Henry David Thoreau Quotes

If all were as it seems, and men made the elements their servants for noble ends!
Henry David Thoreau (1817-1862), U.S. philosopher, author, naturalist. Walden (1854), in The Writings of Henry David Thoreau, vol. 2, p. 129, Houghton Mifflin (1906).
The current of our thoughts made as sudden bends as the river, which was continually opening new prospects to the east or south, but we are aware that rivers flow most rapidly and shallowest at these points.
Henry David Thoreau (1817-1862), U.S. philosopher, author, naturalist. A Week on the Concord and Merrimack Rivers (1849), in The Writings of Henry David Thoreau, vol. 1, p. 361, Houghton Mifflin (1906).
The white man's mullein soon reigned in Indian corn-fields, and sweet-scented English grasses clothed the new soil.
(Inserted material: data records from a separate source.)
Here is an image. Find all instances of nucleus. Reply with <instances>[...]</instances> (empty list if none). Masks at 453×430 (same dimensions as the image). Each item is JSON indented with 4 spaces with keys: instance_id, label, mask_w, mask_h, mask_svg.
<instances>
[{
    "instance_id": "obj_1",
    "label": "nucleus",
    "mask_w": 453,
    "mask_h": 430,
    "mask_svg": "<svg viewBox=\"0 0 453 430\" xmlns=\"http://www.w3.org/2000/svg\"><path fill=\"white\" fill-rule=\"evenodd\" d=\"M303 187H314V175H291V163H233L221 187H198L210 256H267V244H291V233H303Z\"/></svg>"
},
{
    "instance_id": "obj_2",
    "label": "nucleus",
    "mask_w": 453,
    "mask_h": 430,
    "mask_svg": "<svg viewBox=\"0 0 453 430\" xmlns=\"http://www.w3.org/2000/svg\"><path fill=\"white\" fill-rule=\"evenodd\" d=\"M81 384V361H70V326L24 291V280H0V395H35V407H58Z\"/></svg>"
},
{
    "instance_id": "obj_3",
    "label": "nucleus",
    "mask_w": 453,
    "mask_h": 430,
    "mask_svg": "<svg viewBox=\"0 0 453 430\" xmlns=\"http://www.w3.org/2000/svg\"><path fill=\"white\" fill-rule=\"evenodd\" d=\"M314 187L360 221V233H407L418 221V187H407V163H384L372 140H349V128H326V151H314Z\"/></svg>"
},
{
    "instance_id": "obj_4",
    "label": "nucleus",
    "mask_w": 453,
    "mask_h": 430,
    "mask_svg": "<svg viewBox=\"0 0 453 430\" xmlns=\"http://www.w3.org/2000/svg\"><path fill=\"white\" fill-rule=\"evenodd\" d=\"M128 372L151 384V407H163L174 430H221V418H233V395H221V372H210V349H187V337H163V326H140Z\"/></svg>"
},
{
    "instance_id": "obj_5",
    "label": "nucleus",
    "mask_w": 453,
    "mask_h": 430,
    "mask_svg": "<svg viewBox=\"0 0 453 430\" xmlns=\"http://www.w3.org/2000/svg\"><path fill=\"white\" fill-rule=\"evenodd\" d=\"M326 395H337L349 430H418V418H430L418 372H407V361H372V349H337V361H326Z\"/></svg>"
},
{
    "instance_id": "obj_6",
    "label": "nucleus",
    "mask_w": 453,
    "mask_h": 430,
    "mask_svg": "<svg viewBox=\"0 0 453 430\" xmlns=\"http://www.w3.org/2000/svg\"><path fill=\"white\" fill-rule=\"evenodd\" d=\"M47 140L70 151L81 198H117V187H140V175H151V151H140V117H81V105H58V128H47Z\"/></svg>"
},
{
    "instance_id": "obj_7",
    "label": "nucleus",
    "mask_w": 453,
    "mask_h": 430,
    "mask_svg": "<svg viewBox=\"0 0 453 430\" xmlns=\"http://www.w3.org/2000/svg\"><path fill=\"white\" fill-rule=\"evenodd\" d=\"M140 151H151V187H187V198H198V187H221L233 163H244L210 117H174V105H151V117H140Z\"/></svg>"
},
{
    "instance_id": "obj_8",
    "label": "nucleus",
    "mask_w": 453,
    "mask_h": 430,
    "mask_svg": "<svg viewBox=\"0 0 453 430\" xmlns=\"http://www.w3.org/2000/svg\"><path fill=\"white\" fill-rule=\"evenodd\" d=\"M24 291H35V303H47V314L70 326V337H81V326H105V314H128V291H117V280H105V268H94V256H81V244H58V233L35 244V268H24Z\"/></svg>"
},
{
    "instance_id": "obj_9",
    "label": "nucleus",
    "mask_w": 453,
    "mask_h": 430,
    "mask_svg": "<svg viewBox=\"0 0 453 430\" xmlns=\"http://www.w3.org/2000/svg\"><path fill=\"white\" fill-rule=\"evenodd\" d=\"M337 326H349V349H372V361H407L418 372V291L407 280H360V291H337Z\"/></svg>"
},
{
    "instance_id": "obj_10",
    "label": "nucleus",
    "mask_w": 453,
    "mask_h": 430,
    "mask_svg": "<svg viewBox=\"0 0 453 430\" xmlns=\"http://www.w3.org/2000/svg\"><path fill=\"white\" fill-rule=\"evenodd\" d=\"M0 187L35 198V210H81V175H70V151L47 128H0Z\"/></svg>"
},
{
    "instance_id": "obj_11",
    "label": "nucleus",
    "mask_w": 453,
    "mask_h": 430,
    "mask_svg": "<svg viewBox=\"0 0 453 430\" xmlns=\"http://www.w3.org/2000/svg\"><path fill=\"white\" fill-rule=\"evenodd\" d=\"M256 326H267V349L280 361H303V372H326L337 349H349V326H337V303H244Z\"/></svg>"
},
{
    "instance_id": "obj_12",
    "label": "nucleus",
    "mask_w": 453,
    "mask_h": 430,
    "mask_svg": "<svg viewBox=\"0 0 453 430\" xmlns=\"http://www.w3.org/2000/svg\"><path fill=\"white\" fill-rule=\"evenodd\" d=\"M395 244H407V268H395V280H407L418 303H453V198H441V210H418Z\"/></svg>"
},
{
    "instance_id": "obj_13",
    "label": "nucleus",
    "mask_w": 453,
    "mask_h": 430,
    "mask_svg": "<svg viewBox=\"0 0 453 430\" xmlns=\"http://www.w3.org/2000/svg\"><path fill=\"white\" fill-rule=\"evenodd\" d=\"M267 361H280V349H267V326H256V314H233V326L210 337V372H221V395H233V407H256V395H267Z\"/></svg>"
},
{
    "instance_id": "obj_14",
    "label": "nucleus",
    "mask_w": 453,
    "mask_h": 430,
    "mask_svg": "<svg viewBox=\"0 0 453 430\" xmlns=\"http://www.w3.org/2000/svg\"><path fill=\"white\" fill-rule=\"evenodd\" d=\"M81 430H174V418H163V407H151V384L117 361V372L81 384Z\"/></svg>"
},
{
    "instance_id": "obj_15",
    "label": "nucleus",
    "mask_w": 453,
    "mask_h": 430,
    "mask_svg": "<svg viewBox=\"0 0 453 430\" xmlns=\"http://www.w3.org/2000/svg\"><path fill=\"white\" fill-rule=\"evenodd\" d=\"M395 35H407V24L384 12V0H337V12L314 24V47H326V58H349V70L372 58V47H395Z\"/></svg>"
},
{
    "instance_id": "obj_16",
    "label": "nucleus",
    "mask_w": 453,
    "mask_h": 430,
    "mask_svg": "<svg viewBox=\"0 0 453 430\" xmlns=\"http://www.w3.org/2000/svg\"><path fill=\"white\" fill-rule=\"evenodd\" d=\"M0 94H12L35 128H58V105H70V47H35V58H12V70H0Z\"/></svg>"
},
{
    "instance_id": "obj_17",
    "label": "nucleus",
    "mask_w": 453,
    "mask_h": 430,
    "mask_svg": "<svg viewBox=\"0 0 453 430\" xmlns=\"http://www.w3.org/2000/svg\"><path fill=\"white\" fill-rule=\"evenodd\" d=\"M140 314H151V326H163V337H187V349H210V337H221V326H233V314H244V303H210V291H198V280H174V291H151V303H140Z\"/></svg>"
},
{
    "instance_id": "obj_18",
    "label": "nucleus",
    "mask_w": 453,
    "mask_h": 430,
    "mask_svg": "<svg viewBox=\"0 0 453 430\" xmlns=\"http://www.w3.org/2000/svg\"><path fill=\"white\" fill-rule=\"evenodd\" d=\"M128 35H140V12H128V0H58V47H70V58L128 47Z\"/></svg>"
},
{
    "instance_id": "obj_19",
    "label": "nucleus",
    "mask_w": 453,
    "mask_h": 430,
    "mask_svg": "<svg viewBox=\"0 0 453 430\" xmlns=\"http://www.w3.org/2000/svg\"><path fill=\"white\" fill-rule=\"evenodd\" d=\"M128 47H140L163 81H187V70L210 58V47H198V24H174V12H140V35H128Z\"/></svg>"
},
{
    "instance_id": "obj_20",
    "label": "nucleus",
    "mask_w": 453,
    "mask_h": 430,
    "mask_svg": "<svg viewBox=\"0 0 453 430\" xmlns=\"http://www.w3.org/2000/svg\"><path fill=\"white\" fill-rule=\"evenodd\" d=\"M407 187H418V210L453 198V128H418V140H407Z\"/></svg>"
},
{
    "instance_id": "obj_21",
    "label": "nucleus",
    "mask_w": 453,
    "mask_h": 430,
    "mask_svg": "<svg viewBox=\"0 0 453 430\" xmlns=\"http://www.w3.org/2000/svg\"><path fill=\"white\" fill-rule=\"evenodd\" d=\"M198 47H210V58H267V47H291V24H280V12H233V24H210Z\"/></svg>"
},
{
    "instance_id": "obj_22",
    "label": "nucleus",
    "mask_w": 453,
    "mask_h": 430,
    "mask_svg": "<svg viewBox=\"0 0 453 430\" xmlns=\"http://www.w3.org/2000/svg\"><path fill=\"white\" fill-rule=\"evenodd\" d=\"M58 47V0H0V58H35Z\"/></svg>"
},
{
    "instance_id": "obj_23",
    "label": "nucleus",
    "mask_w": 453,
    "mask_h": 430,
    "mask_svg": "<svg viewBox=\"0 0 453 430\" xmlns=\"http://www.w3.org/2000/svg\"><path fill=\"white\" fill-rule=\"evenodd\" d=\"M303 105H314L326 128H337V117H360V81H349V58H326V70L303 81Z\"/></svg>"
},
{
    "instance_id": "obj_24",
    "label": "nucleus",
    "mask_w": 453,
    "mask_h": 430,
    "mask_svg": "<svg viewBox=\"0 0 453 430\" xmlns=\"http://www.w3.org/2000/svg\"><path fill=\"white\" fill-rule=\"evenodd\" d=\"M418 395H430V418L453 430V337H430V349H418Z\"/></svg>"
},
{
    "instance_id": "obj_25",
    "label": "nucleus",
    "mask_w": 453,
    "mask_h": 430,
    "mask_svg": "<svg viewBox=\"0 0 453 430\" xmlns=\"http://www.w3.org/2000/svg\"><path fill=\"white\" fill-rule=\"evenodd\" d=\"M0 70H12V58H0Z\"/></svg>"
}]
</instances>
Where, then, could the red man set his foot?
Henry David Thoreau (1817-1862), U.S. philosopher, author, naturalist. A Week on the Concord and Merrimack Rivers (1849), in The Writings of Henry David Thoreau, vol. 1, p. 52, Houghton Mifflin (1906).
The fable, which is naturally and truly composed, so as to satisfy the imagination, ere it addresses the understanding, beautiful though strange as a wild-flower, is to the wise man an apothegm, and admits of his most generous interpretation.
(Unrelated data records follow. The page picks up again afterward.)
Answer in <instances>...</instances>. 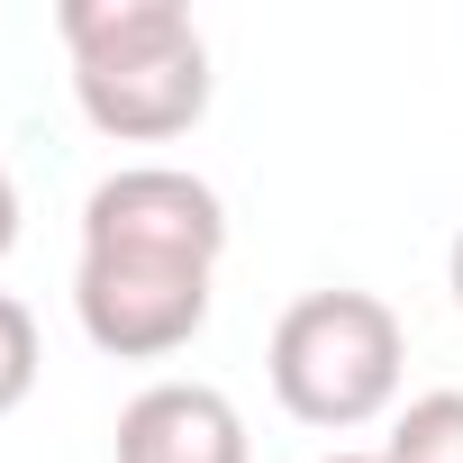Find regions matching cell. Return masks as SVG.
<instances>
[{"mask_svg":"<svg viewBox=\"0 0 463 463\" xmlns=\"http://www.w3.org/2000/svg\"><path fill=\"white\" fill-rule=\"evenodd\" d=\"M55 37L73 55V100L118 146H173L209 118V46L182 0H64Z\"/></svg>","mask_w":463,"mask_h":463,"instance_id":"cell-1","label":"cell"},{"mask_svg":"<svg viewBox=\"0 0 463 463\" xmlns=\"http://www.w3.org/2000/svg\"><path fill=\"white\" fill-rule=\"evenodd\" d=\"M264 373H273V400H282L300 427L354 436V427H373V418L400 400L409 336H400L391 300H373V291H300V300L273 318Z\"/></svg>","mask_w":463,"mask_h":463,"instance_id":"cell-2","label":"cell"},{"mask_svg":"<svg viewBox=\"0 0 463 463\" xmlns=\"http://www.w3.org/2000/svg\"><path fill=\"white\" fill-rule=\"evenodd\" d=\"M82 255L218 273V255H227V200L200 173H182V164H118L82 200Z\"/></svg>","mask_w":463,"mask_h":463,"instance_id":"cell-3","label":"cell"},{"mask_svg":"<svg viewBox=\"0 0 463 463\" xmlns=\"http://www.w3.org/2000/svg\"><path fill=\"white\" fill-rule=\"evenodd\" d=\"M73 318L100 354L118 364H164L209 327V273L200 264H128V255H82L73 264Z\"/></svg>","mask_w":463,"mask_h":463,"instance_id":"cell-4","label":"cell"},{"mask_svg":"<svg viewBox=\"0 0 463 463\" xmlns=\"http://www.w3.org/2000/svg\"><path fill=\"white\" fill-rule=\"evenodd\" d=\"M118 463H255L246 418L209 382H155L118 409Z\"/></svg>","mask_w":463,"mask_h":463,"instance_id":"cell-5","label":"cell"},{"mask_svg":"<svg viewBox=\"0 0 463 463\" xmlns=\"http://www.w3.org/2000/svg\"><path fill=\"white\" fill-rule=\"evenodd\" d=\"M382 463H463V391H418L391 418Z\"/></svg>","mask_w":463,"mask_h":463,"instance_id":"cell-6","label":"cell"},{"mask_svg":"<svg viewBox=\"0 0 463 463\" xmlns=\"http://www.w3.org/2000/svg\"><path fill=\"white\" fill-rule=\"evenodd\" d=\"M37 318H28V300H10L0 291V418H10L28 391H37Z\"/></svg>","mask_w":463,"mask_h":463,"instance_id":"cell-7","label":"cell"},{"mask_svg":"<svg viewBox=\"0 0 463 463\" xmlns=\"http://www.w3.org/2000/svg\"><path fill=\"white\" fill-rule=\"evenodd\" d=\"M19 246V182H10V164H0V255Z\"/></svg>","mask_w":463,"mask_h":463,"instance_id":"cell-8","label":"cell"},{"mask_svg":"<svg viewBox=\"0 0 463 463\" xmlns=\"http://www.w3.org/2000/svg\"><path fill=\"white\" fill-rule=\"evenodd\" d=\"M445 291H454V309H463V227H454V255H445Z\"/></svg>","mask_w":463,"mask_h":463,"instance_id":"cell-9","label":"cell"},{"mask_svg":"<svg viewBox=\"0 0 463 463\" xmlns=\"http://www.w3.org/2000/svg\"><path fill=\"white\" fill-rule=\"evenodd\" d=\"M327 463H382V454H327Z\"/></svg>","mask_w":463,"mask_h":463,"instance_id":"cell-10","label":"cell"}]
</instances>
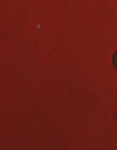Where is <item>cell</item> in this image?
Returning <instances> with one entry per match:
<instances>
[{"mask_svg": "<svg viewBox=\"0 0 117 150\" xmlns=\"http://www.w3.org/2000/svg\"><path fill=\"white\" fill-rule=\"evenodd\" d=\"M115 65H117V53H115Z\"/></svg>", "mask_w": 117, "mask_h": 150, "instance_id": "6da1fadb", "label": "cell"}]
</instances>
Henry David Thoreau (1817-1862), U.S. philosopher, author, naturalist. A Week on the Concord and Merrimack Rivers (1849), in The Writings of Henry David Thoreau, vol. 1, p. 58, Houghton Mifflin (1906).
On every hand we observe a truly wise practice, in education, in morals, and in the arts of life, the embodied wisdom of many an ancient philosopher.
Henry David Thoreau (1817-1862), U.S. philosopher, author, naturalist. A Week on the Concord and Merrimack Rivers (1849), in The Writings of Henry David Thoreau, vol. 1, p. 129, Houghton Mifflin (1906).
As for me, Abraham, Isaac, and Jacob are now only the subtlest imaginable essences, which would not stain the morning sky.
Henry David Thoreau (1817-1862), U.S. philosopher, author, naturalist. A Week on the Concord and Merrimack Rivers (1849), in The Writings of Henry David Thoreau, vol. 1, p. 71, Houghton Mifflin (1906).
The opportunities of living are diminished in proportion as what are called the "means" are increased.
Henry David Thoreau (1817-1862), U.S. philosopher, author, naturalist. "Civil Disobedience," originally published as "Resistance to Civil Government" (1849), in The Writings of Henry David Thoreau, vol. 4, p. 372, Houghton Mifflin (1906).
What a pity if we do not live this short time according to the laws of the long time,—the eternal laws!
Henry David Thoreau (1817-1862), U.S. philosopher, author, naturalist. Letter, August 10, 1849, to Harrison Blake, in The Writings of Henry David Thoreau, vol. 6, p. 173, Houghton Mifflin (1906).
Remember that the smallest seed of faith is of more worth than the largest fruit of happiness.
Henry David Thoreau (1817-1862), U.S. philosopher, author, naturalist. Letter, January 25, 1843, to Lucy Brown, in The Writings of Henry David Thoreau, vol. 6, p. 48, Houghton Mifflin (1906).
It is no more dusky in ordinary nights than our mind's habitual atmosphere, and the moonlight is as bright as our most illuminated moments are.
Henry David Thoreau (1817-1862), U.S. philosopher, author, naturalist. "Night and Moonlight" (1863), in The Writings of Henry David Thoreau, vol. 5, p. 332, Houghton Mifflin (1906).